Friday, March 7, 2008

Delayed Citizenship in Big Brotherland

I am becoming increasingly concerned, distressed and occasionally even distraught over the direction our country is heading--weaving and bobbing towards Big Brotherland where most all people are "presumed potentials" and treated accordingly--potential suspects, potential whack-jobs, potential criminals, potential terrorists, etc--and we are all under constant, perpetually retrievable surveillance (wholesale electronic eavesdropping, videocameras, GPS locators, data mining, data sharing, remote viewing, etc.)

We've allowed terrible changes to our fundamental concepts of national self-defense to occur--if we even suspect we will be harmed in the future by another nation, well then, according to this new concept because there is a "potential harm" we can now simply assert our suspicions of this potential as the central foundation for legitmizing the invasion and occupation of that country.

We are especially suspect of our "potential citizenss" and we fear them. They are highly suspect of being criminals, political subversives or terrorists--especially if English isn't that person's birth tongue. But some "potential citizens" are more suspect than others, even when they share certain cultural traits.


From Votelaw blog:

A lawsuit filed Thursday in a federal court in New York by Latino immigrants seeks to force immigration authorities to complete hundreds of thousands of stalled naturalization petitions in time for the new citizens to vote in November.

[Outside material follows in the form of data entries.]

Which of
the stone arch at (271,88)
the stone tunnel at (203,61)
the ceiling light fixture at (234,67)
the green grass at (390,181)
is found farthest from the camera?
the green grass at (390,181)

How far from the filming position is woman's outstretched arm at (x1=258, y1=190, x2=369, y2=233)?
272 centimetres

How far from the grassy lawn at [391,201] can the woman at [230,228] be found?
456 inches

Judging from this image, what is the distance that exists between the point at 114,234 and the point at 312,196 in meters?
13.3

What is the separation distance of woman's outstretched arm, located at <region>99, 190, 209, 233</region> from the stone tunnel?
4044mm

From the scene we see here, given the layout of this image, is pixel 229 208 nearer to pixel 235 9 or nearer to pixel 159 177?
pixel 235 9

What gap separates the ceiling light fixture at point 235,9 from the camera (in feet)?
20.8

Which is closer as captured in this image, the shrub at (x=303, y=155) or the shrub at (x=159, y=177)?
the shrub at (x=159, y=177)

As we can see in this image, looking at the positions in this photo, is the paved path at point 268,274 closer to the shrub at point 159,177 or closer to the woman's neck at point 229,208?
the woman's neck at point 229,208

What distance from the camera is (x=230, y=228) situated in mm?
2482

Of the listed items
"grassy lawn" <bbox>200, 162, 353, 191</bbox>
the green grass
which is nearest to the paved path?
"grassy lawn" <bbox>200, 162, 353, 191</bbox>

The class-action suit was brought by the Puerto Rican Legal Defense and Education Fund on behalf of legal Hispanic immigrants in the New York City area who are eager to vote and have been waiting for years for the federal Citizenship and Immigration Services agency to finish their applications. The suit demands that the agency meet a nationwide deadline of Sept. 22 to complete any naturalization petitions filed by March 26.

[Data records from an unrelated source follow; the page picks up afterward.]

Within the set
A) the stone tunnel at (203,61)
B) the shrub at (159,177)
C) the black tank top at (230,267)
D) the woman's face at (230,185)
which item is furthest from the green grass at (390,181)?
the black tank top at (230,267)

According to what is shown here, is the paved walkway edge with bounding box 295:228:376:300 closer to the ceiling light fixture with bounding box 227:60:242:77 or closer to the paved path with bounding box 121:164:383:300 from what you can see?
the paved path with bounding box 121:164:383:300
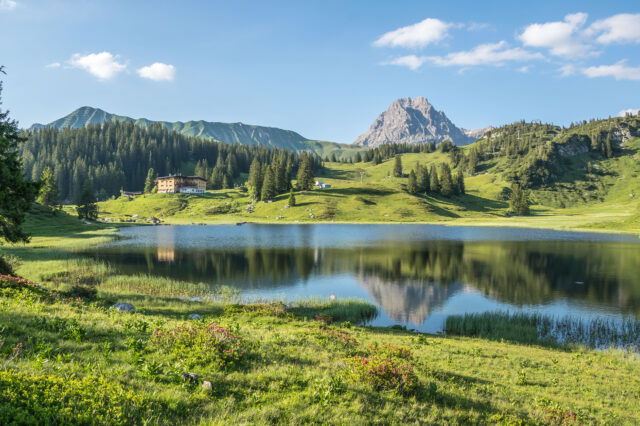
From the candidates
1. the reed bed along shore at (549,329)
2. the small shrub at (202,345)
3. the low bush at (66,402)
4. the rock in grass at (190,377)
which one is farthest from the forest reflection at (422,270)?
the low bush at (66,402)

Latino groups hope to summon the clout of the federal courts to compel the Bush administration to reduce a backlog of citizenship applications that swelled last year. According to the Migration Policy Institute, a nonpartisan research group in Washington, more than one million citizenship petitions were backed up in the pipeline by the end of December, the majority from Latino immigrants.

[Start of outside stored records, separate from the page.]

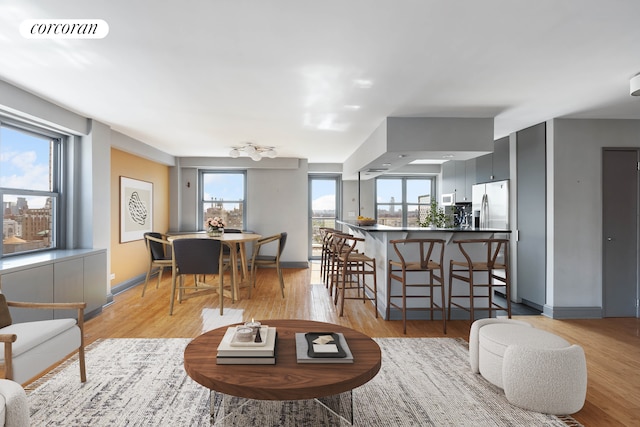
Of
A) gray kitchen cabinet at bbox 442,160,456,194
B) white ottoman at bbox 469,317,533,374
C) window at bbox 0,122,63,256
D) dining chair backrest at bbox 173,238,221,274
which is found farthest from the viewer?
gray kitchen cabinet at bbox 442,160,456,194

Despite protests over the delays from lawmakers, Latino groups and immigrant advocates, the immigration agency is currently projecting wait times of 16 months to 18 months to process the petitions. -- Latinos Seek Citizenship in Time for Voting - New York Times



It's simply not fair that an entire group of immigrants, based solely on their country of origin (read: Cuba) are afforded prompt handling of their citizenship applications, but most other people, even those that have been waiting for YEARS and YEARS and are demonstrably decent people, are being stonewalled.

When white middle class and upper middle class Americans started complaining about not being able to obtain passports so they could leave the US for vacations, well then, our government suddenly relaxed its regulatory procedures that had created a ridiculous application backlog and suddenly found the monies to hire more staff and speed up the process.

I hope the lawsuit is successful and that these deserving people are moved nearer to the front of the line.